* ESTRATTO SELEZIONATO *

Riprendiamo da: cene, ospitalità, aree di interesse condivise

"Boooh.. non lo so... VAADOOO??!?

N. mi ha invitato a casa di questo tale che manco conosco, per una grigliata.

Che poi io non ho nemmeno tanta fame. E sono pure stancotta dopo la giornataccia oggi al lavoro. Che faccio.. VAADOOO?! Massì.. almeno ci sarà anche la mia amica, così se non so con chi parlare, almeno non mi annoio. Poi magari con un pò di fortuna incontro qualcuno interessante, anche se di questi tempi.. mi accontento di uno appena simpatico GUAARDAA... con alcune aree di interesse condivise, semmai.

Poi mi dicono che ci si diverte là.. dai VADO!

Ok, eehh cosa mi metto??! Mah! direi che è perfetto per semplice top nero aperto dietro e le scarpe aperte davanti, così da far contenti i feticisti. Tutti sti maschi che vanno MAATTII per i piedi scoperti. Come quella volta che al mare ho sorpreso quel signore che me li fotografava col telefonino mentre fingeva di scrivere un sms, quel maiale.."

""Ka' madona ragazit, che FIGATA!! Vabbé ci sarà da tribolare ma vai trenqui che si fa volentieri, che intanto mi faccio quei 3-4 BIRRONI per carburare più 4 chiacchere coi ragazzi.

Da V. ci si SPAVANA sempre, che poi finisce sempre che arriva qualche bella PATATA inaspettata così almeno si sfoga l'occhio, se va bene ci scappa anche il suo telefono.. ANVEDLLORA guarda! Kà madona ac sirada! Che poi finisce che qualcuno SBOCCA nel giardino, nella migliore tradizione!! MOCCCIAAAO c'è anche il canale, amciapp su la canadapesGa che nel caso, una in acqua e una in bocca.. MUUUUAHAAAHAHAAHAHAHAAH!!!

Poi la prosima smana a vag a trùar al Principe MOCCIAAAAAOO!

Grandi salsicce, grandi pitone, grandi castagne!!!! MUAHAHAHAHAH!!! :-)))""


Non sapete la gioia per aver battuto questo record: il record di ospiti nella tradizionale grigliata d’estate a casa dei miei, intendo.

Ormai è una tradizione, ma il bello è che non si sa bene per chi sia una tradizione. Perché ci sono gli amici storici del Gruppo Fefo, ormai in conversione veloce verso il gruppo papà (scopatori!! BRRRA-VI!), poi altre persone che costituiscono la mia “rete” sociale e che muta, cresce, si modifica. Qualche stronzo viene depennato, stop.

Un’altra cosa bellissima, che mi rende estremamente orgoglioso, è che ognuno degli invitati sa che può portare con sé altri amici, sia che io li conosca o che mi siano sconosciuti. L’unica regola è che vengano accompagnati da sorrisi, felicità ed energia, non necessariamente in quest’ordine e tutti insieme.

* Dati di didascalie raccolti automaticamente *
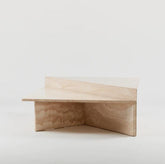 Triangular travertine coffee table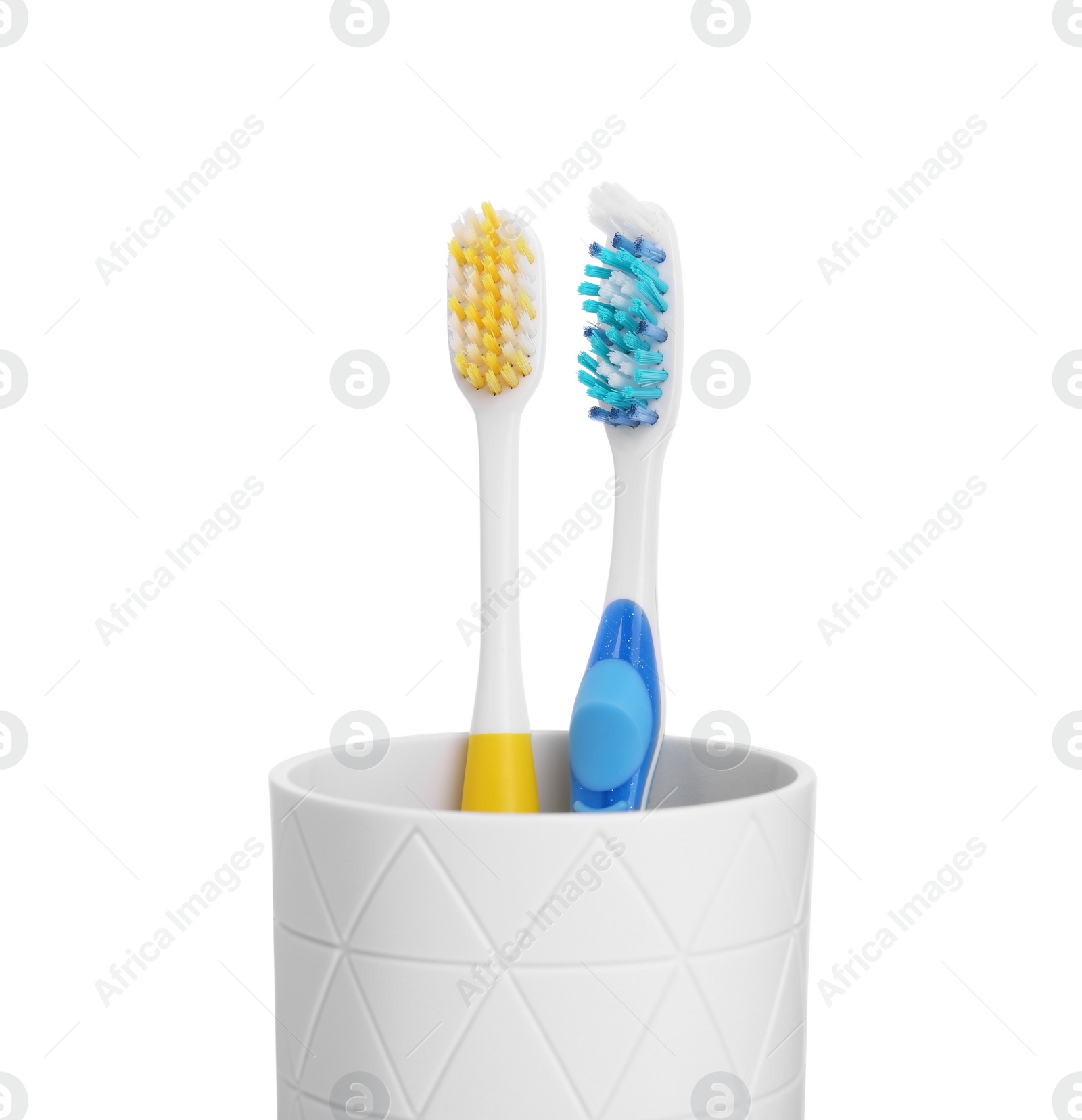 Photo of Two plastic toothbrushes in holder isolated on white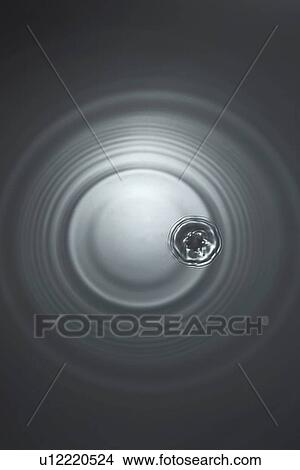 Picture - Rippled water with black background. Fotosearch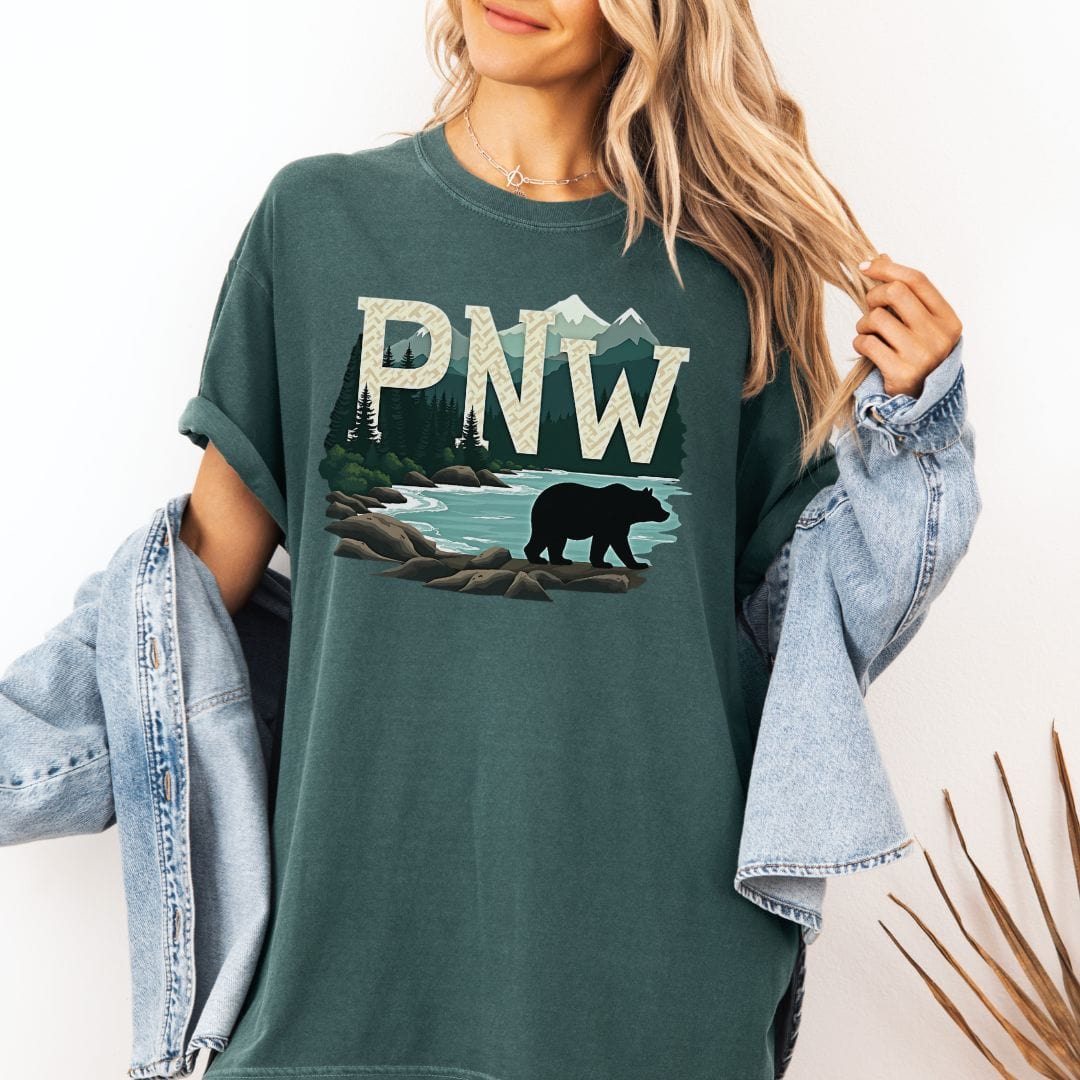 Woman wearing a green t-shirt with PNW graphic featuring a bear and mountains on a white background
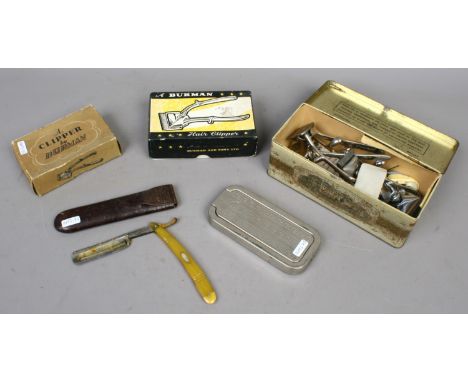 A collection of vintage barbers accessories including a cased cut throat razor, hair clippers etc.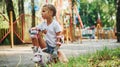 Sits on the green grass. Cheerful little girl on roller skates have a good time in the park near attractions Royalty Free Stock Photo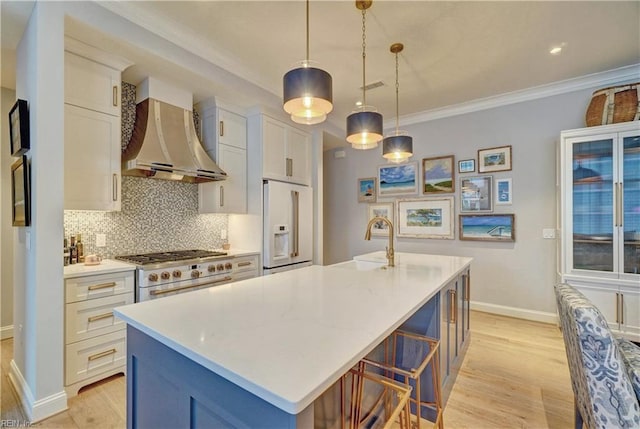 kitchen with light countertops, ornamental molding, decorative backsplash, wall chimney exhaust hood, and high end appliances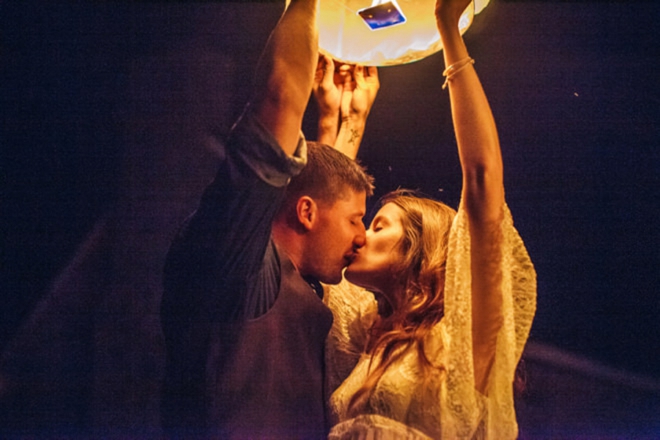 Lighting paper lanterns at the reception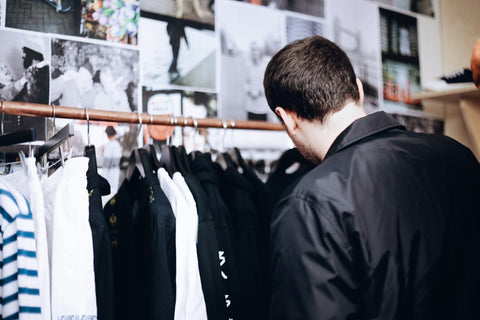 Man browsing the POP Trading Company clothing collection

* USANDO LE INFORMAZIONI *
1: Secondo l'estratto, qual è l'unica regola per gli amici che gli invitati portano con sé alla grigliata?
2: Traduci in inglese questa frase dell'estratto: "Ormai è una tradizione, ma il bello è che non si sa bene per chi sia una tradizione."
3: Trascrivi per favore il passo dell'estratto che comincia con "Riprendiamo da: cene, ospitalità, aree" e prosegue fino a "là.. dai VADO!".

* RISPOSTE PER NUMERO *
1: Che vengano accompagnati da sorrisi, felicità ed energia, non necessariamente in quest'ordine e tutti insieme.

2: By now it's a tradition, but the nice thing is that nobody really knows whose tradition it is.

3:
Riprendiamo da: cene, ospitalità, aree di interesse condivise

"Boooh.. non lo so... VAADOOO??!?

N. mi ha invitato a casa di questo tale che manco conosco, per una grigliata.

Che poi io non ho nemmeno tanta fame. E sono pure stancotta dopo la giornataccia oggi al lavoro. Che faccio.. VAADOOO?! Massì.. almeno ci sarà anche la mia amica, così se non so con chi parlare, almeno non mi annoio. Poi magari con un pò di fortuna incontro qualcuno interessante, anche se di questi tempi.. mi accontento di uno appena simpatico GUAARDAA... con alcune aree di interesse condivise, semmai.

Poi mi dicono che ci si diverte là.. dai VADO!